When I checked Similar Question Related to my problem I found a solution but I needed to change the condition as below:
def clean_variables(data):
for column in cat_others:
data.loc[(data[column].value_counts()/data[column].count())*100 < 0.01, cat_others] = "Rare"
return data
X_train = clean_variables(X_train)
yet, I am having an indexing error as below:
(Missing False
Grvl False
Pave False
Name: Alley, dtype: bool, ['Alley', 'RoofStyle', 'LandContour', 'HouseStyle', 'BldgType'])

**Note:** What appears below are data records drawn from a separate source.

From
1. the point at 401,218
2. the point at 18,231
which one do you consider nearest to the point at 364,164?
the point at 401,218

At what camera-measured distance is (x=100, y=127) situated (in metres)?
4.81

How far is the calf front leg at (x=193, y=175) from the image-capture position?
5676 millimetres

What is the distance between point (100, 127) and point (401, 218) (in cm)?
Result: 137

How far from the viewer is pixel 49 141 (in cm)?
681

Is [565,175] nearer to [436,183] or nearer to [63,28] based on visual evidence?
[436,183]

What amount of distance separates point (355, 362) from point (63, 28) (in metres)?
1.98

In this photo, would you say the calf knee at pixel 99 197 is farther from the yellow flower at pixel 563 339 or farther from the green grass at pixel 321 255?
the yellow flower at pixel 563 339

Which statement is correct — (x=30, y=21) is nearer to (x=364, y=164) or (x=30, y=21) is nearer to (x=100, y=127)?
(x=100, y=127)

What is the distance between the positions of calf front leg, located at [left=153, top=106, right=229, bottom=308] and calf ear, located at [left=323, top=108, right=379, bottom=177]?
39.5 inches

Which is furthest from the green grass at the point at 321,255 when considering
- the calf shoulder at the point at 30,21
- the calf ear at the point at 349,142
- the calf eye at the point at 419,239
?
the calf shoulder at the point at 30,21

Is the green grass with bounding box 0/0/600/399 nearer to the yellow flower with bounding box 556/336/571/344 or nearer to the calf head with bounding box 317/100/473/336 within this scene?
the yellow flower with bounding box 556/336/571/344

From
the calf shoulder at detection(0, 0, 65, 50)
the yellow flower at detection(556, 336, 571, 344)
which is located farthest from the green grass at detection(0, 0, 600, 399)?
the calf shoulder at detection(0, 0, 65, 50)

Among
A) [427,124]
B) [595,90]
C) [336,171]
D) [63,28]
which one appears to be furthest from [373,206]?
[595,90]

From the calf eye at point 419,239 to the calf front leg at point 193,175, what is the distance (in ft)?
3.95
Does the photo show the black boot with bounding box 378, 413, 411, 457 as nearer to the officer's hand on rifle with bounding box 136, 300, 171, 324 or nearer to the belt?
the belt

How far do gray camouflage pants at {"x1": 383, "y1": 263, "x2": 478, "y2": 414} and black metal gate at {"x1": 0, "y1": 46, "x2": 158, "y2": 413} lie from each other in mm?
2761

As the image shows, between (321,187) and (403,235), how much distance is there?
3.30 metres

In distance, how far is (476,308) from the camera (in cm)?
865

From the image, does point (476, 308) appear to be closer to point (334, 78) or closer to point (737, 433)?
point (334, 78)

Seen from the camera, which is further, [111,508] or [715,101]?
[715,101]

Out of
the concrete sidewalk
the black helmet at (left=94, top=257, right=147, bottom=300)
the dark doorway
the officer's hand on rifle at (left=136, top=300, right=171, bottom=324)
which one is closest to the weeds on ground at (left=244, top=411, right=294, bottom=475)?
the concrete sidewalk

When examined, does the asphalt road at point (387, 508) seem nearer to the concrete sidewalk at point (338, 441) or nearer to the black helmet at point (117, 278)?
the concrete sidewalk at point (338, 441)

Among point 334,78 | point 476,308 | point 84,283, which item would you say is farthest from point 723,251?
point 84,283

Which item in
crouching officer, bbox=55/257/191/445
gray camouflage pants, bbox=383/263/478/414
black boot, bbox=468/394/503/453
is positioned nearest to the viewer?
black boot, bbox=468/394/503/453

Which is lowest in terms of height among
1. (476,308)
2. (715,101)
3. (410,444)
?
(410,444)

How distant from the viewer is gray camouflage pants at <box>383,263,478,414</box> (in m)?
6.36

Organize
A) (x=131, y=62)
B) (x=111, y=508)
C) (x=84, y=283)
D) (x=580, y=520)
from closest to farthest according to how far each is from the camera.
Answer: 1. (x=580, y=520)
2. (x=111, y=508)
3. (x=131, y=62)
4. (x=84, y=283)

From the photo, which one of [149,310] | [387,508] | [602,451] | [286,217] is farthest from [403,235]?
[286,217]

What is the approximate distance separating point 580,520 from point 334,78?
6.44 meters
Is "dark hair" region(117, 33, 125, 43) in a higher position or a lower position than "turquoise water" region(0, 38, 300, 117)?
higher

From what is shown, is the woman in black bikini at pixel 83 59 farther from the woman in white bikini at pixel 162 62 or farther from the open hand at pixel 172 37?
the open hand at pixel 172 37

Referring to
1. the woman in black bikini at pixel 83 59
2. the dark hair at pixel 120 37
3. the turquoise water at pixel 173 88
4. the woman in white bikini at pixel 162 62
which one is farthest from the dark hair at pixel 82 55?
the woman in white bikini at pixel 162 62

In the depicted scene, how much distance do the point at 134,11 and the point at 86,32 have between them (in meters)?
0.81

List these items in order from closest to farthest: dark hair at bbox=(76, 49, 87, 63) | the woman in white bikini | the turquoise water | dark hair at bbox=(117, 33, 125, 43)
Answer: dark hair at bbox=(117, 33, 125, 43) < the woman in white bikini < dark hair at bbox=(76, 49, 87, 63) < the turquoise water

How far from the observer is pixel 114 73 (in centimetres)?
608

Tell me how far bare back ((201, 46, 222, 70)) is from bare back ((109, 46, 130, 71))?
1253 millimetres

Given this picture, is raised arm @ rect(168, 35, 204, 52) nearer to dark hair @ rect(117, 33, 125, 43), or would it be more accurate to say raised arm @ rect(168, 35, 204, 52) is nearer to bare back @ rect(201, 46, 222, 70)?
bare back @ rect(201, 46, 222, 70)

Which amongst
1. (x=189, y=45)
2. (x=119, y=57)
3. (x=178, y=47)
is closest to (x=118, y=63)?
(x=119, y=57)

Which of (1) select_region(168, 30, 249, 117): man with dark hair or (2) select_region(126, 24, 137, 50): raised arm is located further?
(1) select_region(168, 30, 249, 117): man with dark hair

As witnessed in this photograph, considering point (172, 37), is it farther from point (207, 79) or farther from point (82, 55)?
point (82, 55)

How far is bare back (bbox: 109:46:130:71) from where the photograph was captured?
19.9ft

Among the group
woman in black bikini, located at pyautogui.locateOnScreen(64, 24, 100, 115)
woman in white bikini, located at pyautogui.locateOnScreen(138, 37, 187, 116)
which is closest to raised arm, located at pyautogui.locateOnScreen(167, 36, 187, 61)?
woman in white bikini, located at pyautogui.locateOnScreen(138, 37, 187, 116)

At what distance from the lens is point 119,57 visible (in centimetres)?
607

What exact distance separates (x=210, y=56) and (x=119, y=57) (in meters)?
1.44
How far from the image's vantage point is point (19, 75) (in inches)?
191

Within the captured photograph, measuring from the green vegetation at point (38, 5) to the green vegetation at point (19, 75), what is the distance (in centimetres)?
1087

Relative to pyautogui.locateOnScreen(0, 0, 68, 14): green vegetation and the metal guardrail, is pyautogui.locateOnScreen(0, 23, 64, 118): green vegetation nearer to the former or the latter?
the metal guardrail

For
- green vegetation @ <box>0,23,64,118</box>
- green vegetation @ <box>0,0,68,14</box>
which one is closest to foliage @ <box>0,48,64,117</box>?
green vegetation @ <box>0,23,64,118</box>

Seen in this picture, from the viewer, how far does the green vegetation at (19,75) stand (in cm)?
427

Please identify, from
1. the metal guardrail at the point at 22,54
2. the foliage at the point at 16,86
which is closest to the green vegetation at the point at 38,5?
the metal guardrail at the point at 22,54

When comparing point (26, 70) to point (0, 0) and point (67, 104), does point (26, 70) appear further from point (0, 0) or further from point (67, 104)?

I tried with '.iloc' function rather than '.loc' but I can not still work with it. List of column names represented in output is the list of cat_others column names. So operation will be handled in those columns but there is a problem with the loop condition.
Thanks for your concerns.
def rare_replacement(data):
for col in cat_others:
v_counts = data[col].value_counts()
rare_vals = v_counts[(v_counts/v_counts.sum()) < 0.01]
rare_vals_list = list(rare_vals.index)
for i,v in enumerate(data[col]):
if v in rare_vals_list:
data.loc[i,col] = 'Rare'
return data
X_train = rare_replacement(X_train)
Additionally tried this one but still cant get the expected result.